The ruling, issued by the US District Court for the District of Massachusetts, consolidates claims filed by healthcare providers in California, New Jersey and Kansas who treated policyholders of Aetna Inc., Cigna Group, Elevance Health Inc., Humana Inc. and UnitedHealth Group Inc.
The providers allege the health insurers used repricing technology from Zelis Healthcare LLC to systematically reduce out-of-network reimbursements.
Providers claim Zelis' tools forced them to accept "severely downwardly adjusted" reimbursements, enter one-sided negotiations, or file appeals that rarely result in increased payments.
Zelis is compensated based on the difference between what providers charge and the amount ultimately paid.
The court pointed to allegations that Zelis repriced a claim from Pacific Inpatient Medical Group Inc. at a discount of 88%, which the provider said was below market prices. That figure is not an outlier.

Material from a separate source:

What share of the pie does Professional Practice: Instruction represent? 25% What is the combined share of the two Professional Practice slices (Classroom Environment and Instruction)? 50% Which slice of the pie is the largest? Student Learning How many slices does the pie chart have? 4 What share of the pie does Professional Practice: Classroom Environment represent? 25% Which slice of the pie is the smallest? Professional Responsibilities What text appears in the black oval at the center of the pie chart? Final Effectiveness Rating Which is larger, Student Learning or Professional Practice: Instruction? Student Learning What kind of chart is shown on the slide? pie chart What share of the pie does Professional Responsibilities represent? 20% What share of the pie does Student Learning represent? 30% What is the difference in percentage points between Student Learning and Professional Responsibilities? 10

Court filings from law firm Hartley LLP, which filed the first Zelis case in March 2025, allege providers faced payment amounts as low as 1% of their invoiced charges.

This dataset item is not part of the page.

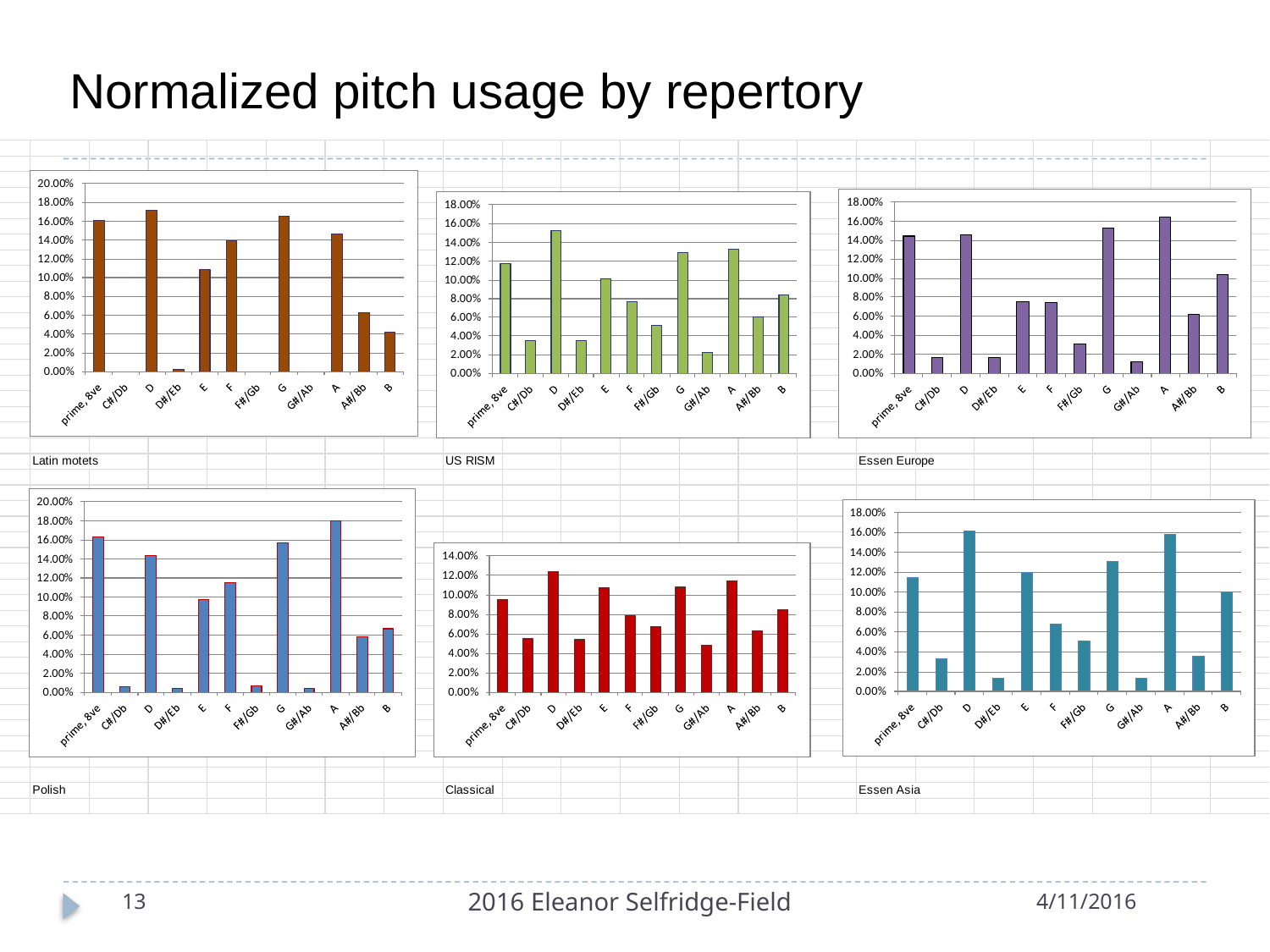
What type of chart is the Classical chart? Bar chart In the Latin motets chart, is the value for E greater or less than 10.00%? greater In the Polish chart, which pitch has the highest value? A In the US RISM chart, which pitch has the lowest value? G#/Ab In the Essen Asia chart, is the value for B greater or less than 8.00%? greater In the Latin motets chart, which pitch has the highest value? D In the Classical chart, which is larger, the value for D or the value for F? D How many pitch categories are shown on the x axis of the Essen Asia chart? 12 In the Polish chart, which is larger, the value for A#/Bb or the value for B? B In the Essen Europe chart, which pitch has the highest value? A In the Classical chart, which pitch has the lowest value? G#/Ab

Zelis, founded in 1995, serves more than 750 payers. Bain Capital and Parthenon Capital hold majority ownership. Bloomberg reported in September 2024 that the two firms were exploring a minority stake sale that could value Zelis at around $17 billion.
Zelis has previously denied the accusations, stating the complaints are mistaken about its clients, operations and the benefits it provides.
The health insurers argued providers could have negotiated higher rates or balance-billed patients directly. The plaintiffs responded that repriced claims were not open to negotiation and that balance billing is largely prohibited.
The No Surprises Act, which took effect in January 2022, bans balance billing for emergency services and certain non-emergency care at in-network facilities, reinforcing the providers' position.
The carriers also argued their use of Zelis lowered costs for policyholders. The Massachusetts court said lower prices do not justify price-fixing agreements.
The case mirrors a parallel and larger antitrust lawsuit against MultiPlan Inc., another repricing company, pending in the Northern District of Illinois. Providers in that case have accused MultiPlan and health plans of conspiring to underpay by roughly $19 billion per year. The US Department of Justice weighed in on the providers' side in March 2025.
Law firm ArentFox Schiff has noted these cases form part of a broader wave of algorithmic pricing litigation that is testing the boundaries of data-driven collaboration among competitors.
If courts ultimately find the repricing model constitutes price-fixing, the entire third-party repricing industry may need to restructure.
In allowing the antitrust lawsuit to proceed, the Massachusetts court found there is a legitimate dispute over whether Zelis' services amount to a price-fixing agreement among competitors or function as another pricing option for payers.